Regarding the width of you back fenced sled, I'd make it what ever width you think you'll need. The only rule of thumb I can think of is to make sure the blade is in the middle. That way if the sled is wider than the top of the saw, it will stay balanced.

Bernie

Reply to
Bernie Hunt

Whatever will fit in the storage space you've set aside for it.

It is handy, on occasion, to have at least one side overhang the edge of the saw table by an inch or two, for clamp space. It also makes squaring the fence to the sled very easy: you can screw the other end down and clamp the free, overhanging end for test cuts. The screwed end provides a pivot. Once the fence is square, simply flip the sled over, drive the remaining screws, and remove the clamp.

Cheers!

Jim

Reply to
Jim Wilson

"Marshall Dugger III" wrote in news:4123db26$0$21740$ snipped-for-privacy@news.rcn.com:

You've read a bunch of replies already.

Who says you can only have one type of sled?
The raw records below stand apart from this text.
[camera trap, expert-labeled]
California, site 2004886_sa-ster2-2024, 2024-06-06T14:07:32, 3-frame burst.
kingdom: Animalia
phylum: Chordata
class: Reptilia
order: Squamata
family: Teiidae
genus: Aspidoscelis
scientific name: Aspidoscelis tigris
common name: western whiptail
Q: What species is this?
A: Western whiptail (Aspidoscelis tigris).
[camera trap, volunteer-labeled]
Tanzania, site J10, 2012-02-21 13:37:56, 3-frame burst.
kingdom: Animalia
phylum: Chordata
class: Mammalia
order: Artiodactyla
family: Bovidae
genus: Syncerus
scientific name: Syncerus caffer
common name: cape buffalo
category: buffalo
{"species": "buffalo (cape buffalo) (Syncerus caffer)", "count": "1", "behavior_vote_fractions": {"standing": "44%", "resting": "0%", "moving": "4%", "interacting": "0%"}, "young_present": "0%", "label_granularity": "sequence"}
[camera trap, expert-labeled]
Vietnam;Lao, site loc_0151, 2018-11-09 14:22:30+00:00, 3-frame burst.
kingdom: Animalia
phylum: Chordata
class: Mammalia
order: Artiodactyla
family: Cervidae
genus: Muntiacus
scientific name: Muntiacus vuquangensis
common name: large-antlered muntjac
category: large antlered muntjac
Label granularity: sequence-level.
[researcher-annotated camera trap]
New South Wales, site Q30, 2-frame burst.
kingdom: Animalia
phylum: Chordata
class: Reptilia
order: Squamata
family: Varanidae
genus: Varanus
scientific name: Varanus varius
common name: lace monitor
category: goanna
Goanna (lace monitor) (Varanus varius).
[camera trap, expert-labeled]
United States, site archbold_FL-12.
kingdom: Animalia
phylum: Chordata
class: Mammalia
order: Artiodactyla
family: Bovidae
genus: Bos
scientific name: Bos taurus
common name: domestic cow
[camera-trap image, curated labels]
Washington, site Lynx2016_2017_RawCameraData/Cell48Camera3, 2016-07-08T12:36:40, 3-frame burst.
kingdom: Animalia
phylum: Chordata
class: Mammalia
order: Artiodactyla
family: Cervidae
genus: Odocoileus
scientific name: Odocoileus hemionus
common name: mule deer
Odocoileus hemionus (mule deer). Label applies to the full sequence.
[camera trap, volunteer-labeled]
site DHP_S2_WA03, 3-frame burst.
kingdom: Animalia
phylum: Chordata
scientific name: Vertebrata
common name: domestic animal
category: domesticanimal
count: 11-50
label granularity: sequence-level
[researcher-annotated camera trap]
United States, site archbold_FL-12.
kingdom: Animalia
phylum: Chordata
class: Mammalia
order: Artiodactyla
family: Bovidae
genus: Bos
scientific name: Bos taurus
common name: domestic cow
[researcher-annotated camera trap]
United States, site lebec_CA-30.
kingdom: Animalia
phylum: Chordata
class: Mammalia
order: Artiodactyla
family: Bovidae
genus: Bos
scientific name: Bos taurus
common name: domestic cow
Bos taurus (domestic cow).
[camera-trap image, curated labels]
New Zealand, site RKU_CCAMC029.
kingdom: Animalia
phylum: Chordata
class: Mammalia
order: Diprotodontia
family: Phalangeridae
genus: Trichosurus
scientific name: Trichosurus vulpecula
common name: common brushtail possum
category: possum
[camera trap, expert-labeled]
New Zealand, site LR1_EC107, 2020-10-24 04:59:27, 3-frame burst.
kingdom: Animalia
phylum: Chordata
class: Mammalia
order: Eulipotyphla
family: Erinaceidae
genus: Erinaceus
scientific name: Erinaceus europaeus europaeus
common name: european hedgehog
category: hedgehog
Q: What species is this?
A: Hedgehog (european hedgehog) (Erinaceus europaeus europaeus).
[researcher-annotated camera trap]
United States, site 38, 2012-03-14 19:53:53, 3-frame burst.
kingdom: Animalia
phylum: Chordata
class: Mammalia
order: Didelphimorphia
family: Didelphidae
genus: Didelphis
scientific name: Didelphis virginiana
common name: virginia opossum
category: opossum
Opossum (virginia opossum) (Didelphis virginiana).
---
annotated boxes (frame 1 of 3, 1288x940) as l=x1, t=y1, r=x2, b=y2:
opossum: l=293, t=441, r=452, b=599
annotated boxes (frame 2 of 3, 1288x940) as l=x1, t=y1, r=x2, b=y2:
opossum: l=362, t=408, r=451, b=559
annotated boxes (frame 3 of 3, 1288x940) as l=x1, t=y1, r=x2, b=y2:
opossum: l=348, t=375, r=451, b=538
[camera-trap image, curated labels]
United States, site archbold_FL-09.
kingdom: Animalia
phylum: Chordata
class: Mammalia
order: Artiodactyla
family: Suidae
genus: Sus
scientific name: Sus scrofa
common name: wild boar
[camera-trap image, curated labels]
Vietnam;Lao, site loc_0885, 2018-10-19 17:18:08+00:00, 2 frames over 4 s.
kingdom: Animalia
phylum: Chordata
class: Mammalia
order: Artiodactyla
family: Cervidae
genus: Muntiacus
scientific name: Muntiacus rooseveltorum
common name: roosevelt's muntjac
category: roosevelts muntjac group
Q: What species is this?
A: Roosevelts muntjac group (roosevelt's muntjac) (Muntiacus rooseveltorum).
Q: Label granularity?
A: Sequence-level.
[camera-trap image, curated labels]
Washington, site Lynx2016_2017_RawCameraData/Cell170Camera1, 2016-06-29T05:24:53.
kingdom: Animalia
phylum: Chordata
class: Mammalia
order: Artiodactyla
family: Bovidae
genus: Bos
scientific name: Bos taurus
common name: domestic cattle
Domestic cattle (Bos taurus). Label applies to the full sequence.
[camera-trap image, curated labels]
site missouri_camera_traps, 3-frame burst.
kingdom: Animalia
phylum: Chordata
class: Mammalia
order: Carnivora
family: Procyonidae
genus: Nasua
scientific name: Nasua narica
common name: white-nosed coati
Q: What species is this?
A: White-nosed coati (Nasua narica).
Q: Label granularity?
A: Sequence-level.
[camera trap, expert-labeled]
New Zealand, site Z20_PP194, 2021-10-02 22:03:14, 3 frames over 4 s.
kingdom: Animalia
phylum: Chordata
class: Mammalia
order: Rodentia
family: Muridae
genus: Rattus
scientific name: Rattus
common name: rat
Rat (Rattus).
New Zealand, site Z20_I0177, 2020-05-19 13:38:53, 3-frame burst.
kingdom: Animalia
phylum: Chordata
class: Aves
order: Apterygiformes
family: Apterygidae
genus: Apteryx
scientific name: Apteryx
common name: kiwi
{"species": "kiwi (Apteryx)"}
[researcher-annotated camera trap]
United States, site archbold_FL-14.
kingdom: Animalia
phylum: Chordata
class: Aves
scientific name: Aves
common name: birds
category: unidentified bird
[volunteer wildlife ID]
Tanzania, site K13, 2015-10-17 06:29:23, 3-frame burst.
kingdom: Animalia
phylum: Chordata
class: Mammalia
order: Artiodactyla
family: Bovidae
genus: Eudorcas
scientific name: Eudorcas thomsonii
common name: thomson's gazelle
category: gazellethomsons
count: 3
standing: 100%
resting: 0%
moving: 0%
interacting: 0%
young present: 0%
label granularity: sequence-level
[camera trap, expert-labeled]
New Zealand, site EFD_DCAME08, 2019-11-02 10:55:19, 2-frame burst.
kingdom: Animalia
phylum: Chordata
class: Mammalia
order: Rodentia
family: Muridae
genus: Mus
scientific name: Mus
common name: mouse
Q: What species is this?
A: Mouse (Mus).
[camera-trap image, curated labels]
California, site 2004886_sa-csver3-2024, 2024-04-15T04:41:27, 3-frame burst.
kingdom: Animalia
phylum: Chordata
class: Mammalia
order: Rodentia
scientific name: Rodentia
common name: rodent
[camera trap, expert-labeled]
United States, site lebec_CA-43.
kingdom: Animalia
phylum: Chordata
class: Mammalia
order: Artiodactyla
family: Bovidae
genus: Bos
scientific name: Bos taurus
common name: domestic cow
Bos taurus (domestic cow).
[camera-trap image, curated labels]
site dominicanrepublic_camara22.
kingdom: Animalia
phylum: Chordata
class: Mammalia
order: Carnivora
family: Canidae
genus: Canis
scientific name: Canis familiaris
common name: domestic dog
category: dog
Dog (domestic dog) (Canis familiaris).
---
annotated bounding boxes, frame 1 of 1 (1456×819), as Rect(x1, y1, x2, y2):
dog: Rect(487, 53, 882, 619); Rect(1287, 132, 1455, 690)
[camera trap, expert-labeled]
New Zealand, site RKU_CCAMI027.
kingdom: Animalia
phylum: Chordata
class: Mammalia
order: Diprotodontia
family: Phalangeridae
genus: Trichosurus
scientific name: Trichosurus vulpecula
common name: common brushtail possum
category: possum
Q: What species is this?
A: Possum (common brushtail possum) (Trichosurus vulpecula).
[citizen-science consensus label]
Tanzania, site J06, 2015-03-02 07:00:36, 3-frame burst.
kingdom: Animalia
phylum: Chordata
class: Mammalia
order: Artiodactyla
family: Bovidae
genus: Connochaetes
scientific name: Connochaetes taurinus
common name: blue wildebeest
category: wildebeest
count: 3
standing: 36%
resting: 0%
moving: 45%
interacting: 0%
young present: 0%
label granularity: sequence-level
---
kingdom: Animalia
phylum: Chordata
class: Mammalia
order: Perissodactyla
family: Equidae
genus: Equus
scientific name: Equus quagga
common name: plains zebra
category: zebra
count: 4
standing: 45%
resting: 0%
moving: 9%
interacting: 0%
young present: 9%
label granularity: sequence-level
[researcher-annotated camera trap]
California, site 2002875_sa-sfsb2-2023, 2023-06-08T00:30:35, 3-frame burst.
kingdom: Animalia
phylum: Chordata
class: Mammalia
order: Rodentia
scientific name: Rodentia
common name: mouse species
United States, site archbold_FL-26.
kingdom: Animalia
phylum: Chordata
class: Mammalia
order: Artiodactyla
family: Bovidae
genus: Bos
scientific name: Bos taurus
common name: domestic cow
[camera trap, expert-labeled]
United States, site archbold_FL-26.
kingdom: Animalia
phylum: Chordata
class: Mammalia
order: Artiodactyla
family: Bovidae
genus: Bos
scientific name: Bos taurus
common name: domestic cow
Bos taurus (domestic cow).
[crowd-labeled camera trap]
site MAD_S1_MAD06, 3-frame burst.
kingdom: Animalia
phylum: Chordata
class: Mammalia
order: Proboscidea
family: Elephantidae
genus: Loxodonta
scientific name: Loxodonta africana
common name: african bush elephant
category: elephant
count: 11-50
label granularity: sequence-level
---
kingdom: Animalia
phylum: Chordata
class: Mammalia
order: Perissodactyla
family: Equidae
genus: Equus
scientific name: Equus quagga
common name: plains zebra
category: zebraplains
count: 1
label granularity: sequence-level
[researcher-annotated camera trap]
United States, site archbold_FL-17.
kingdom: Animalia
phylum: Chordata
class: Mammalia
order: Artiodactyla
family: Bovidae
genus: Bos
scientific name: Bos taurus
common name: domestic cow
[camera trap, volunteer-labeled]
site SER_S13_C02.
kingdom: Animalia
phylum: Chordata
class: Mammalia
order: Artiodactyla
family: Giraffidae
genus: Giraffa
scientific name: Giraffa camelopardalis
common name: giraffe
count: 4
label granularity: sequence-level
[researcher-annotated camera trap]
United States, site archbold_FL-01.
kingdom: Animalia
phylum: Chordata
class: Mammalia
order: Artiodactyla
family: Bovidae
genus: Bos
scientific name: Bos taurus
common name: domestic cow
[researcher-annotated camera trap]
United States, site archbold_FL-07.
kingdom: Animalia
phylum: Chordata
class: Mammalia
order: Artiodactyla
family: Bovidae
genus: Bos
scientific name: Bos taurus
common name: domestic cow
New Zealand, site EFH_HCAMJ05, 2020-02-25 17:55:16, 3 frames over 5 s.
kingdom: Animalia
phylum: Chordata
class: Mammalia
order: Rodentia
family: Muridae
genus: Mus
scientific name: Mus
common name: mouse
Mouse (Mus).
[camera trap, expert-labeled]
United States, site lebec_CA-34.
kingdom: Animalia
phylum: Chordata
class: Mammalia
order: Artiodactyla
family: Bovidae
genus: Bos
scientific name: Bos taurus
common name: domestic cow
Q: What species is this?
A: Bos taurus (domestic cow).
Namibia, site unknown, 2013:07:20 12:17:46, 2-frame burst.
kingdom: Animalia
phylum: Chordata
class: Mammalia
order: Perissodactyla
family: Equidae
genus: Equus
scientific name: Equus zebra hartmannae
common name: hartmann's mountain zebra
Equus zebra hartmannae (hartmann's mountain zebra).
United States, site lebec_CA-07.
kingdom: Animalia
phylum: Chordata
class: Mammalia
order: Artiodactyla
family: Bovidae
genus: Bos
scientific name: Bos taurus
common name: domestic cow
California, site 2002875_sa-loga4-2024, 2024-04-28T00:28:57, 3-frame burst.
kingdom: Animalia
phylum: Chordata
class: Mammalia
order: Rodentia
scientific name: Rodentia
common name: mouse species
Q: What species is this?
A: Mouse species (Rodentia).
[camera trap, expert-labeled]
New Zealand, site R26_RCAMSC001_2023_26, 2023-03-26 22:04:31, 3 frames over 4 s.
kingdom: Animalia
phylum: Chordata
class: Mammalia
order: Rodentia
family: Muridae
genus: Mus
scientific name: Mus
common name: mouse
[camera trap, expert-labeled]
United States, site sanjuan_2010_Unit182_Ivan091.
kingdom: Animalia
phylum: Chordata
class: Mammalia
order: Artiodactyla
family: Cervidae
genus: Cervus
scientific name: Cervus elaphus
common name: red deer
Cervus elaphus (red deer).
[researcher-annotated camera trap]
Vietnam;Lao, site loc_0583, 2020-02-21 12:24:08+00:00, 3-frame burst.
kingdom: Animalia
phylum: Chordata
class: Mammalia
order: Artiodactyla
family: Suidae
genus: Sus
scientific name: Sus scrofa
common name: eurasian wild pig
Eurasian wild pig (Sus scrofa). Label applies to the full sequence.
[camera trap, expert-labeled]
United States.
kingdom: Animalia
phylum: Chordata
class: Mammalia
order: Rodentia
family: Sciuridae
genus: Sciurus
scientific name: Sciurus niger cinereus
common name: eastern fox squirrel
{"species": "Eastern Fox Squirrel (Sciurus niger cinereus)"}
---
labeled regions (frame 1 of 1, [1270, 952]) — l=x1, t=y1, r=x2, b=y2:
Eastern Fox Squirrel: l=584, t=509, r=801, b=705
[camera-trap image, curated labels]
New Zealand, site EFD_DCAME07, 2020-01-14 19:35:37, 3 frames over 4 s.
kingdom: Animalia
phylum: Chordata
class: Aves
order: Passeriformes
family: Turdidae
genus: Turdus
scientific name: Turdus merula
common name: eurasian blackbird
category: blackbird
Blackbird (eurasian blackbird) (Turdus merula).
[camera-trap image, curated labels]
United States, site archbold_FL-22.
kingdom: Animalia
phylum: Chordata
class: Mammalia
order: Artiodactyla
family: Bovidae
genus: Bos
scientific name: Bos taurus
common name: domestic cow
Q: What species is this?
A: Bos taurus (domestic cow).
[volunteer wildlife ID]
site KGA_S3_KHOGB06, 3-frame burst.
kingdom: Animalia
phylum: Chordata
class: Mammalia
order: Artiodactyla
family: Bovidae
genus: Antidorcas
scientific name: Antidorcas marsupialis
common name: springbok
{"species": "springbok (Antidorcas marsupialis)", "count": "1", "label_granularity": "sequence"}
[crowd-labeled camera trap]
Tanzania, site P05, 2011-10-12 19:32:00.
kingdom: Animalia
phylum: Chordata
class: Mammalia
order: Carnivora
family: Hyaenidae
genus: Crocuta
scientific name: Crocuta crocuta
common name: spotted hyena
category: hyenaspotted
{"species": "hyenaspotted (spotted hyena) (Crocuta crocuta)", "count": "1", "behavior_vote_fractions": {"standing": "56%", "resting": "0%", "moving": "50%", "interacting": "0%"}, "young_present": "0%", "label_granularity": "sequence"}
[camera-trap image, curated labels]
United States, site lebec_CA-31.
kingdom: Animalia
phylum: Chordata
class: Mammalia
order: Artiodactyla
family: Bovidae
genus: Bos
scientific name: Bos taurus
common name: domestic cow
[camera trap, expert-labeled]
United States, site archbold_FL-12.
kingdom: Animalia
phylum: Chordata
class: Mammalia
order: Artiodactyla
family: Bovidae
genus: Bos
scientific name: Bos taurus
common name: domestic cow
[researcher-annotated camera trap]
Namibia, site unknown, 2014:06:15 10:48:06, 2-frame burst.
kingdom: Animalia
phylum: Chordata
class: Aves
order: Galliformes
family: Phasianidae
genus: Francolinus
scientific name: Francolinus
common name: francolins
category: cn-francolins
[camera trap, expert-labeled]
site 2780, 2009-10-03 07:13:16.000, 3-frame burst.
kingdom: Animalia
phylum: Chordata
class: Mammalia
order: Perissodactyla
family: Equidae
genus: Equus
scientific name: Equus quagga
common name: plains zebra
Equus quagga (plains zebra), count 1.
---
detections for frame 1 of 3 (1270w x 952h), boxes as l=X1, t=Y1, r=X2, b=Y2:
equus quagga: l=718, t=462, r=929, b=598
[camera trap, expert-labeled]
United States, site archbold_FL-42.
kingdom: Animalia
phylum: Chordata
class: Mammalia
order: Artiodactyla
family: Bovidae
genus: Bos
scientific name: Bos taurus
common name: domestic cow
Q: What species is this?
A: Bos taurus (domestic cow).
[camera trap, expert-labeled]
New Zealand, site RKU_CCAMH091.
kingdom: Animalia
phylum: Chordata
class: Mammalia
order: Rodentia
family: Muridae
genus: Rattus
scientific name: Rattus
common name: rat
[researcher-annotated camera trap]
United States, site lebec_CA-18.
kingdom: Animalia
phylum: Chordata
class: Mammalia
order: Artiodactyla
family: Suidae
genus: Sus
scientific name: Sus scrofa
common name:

I've built 4 so far, and use them all.

Patriarch

Reply to
patriarch

Try 25" x 48".

Go to library and get Fred Bingham's book, "Practical Yacht Joinery".

Covers the subject in detail.

He calls it a SLAT, but NBD, it's still a SLED.

You will build several different ones, trust me.

Good luck.

HTH

Lew

Reply to
Lew Hodgett

"Lew Hodgett" wrote in news:cUXUc.6728$ snipped-for-privacy@newsread2.news.pas.earthlink.net:

Lew,

After all the times I've seen you recommend Fred Bingham's book, I decided to order a copy, used, from an Amazon reseller.

I've only read the first 50 pages or so, but I'm pretty sure Fred's the kind of guy I'd like to have for a friend and neighbor. Best expenditure of $15 I've made in a long time.

I don't think I'll be building my own bandsaw any time soon, though.

Thanks.

Patriarch

Reply to
patriarch

I built one, does a decent job.

You're welcome.

Lew

Reply to
Lew Hodgett

And for those cases where you want to support the offcut, just tape or clamp a piece of the same thickness as the sled to the other side of the saw.

I made a big two-runner sled and am about to cut it in half :-).

But one advantage of a large table is a long fence. Mine is 24" with a stop block and I have an extension that screws on for another 18" capacity. I don't know how a long fence would work on a short table.